The approach seeks to assign transactions to strata within GAAP because there is some overlap of facts or characteristics. It can result in reported values on the balance sheet and P&L that are not reflective of the underlying cash flows and risk because they are slave to a rule they bear a limited resemblance to.
It’s difficult to frame the economics of unique business transactions with a process-oriented matrix of accounting rules. Economics are driven by behaviors and are evidenced by the movement of ownership, risk and obligation. These variables are not detected well by a rule matrix.
Economic variables are best understood by assembling them into their natural design. This gives clarity to a transaction’s economic substance and specific GAAP begins to demonstrate relevance and applicability against that framework.

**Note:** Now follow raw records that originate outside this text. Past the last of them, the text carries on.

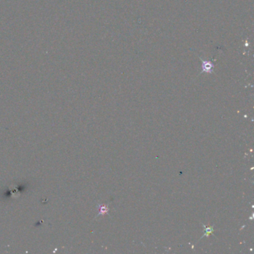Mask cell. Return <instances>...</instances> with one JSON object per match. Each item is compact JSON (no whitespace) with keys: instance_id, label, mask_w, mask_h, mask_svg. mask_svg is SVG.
I'll return each mask as SVG.
<instances>
[{"instance_id":"cell-2","label":"cell","mask_w":254,"mask_h":254,"mask_svg":"<svg viewBox=\"0 0 254 254\" xmlns=\"http://www.w3.org/2000/svg\"><path fill=\"white\" fill-rule=\"evenodd\" d=\"M109 212V208L106 205H98V215H104L106 214H108Z\"/></svg>"},{"instance_id":"cell-3","label":"cell","mask_w":254,"mask_h":254,"mask_svg":"<svg viewBox=\"0 0 254 254\" xmlns=\"http://www.w3.org/2000/svg\"><path fill=\"white\" fill-rule=\"evenodd\" d=\"M205 232H206V233H205L204 235H203V237L206 236H206H209L210 233H213V227H207V228H206V230H205Z\"/></svg>"},{"instance_id":"cell-1","label":"cell","mask_w":254,"mask_h":254,"mask_svg":"<svg viewBox=\"0 0 254 254\" xmlns=\"http://www.w3.org/2000/svg\"><path fill=\"white\" fill-rule=\"evenodd\" d=\"M213 69V63L210 61H202V72L210 73Z\"/></svg>"}]
</instances>
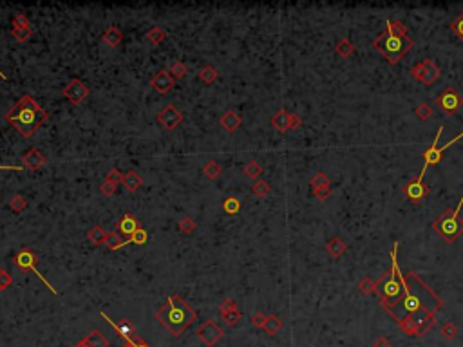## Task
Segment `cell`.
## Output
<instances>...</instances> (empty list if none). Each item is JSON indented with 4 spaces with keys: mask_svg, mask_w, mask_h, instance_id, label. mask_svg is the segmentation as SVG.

Economic substance refers to how money and assets are moving within transactions. What substantive course do they take and do ownership, risk, obligation & benefit move with them? Or is it non-substantive and risk/benefit remains with one or more parties, regardless of cash and asset flows?
There should be a binding exchange of goods, services, or rights and at some juncture cash (excluding non-monetary transactions). A quality analysis and modeling at this level will establish how the transactions should be reported on the financial statements. There is no substitute for a solid understanding of what’s truly happening economically, from a third party view (i.e. a view with no interest in the outcome).
All this works to the advantage of the investor. Reported information will accurately represent the business underneath the financial statement values. This protects investors, as it assures them their financial decisions related to securities are based on an accurate economic valuation, not one made for the sake of compliance to rules with limited relevance.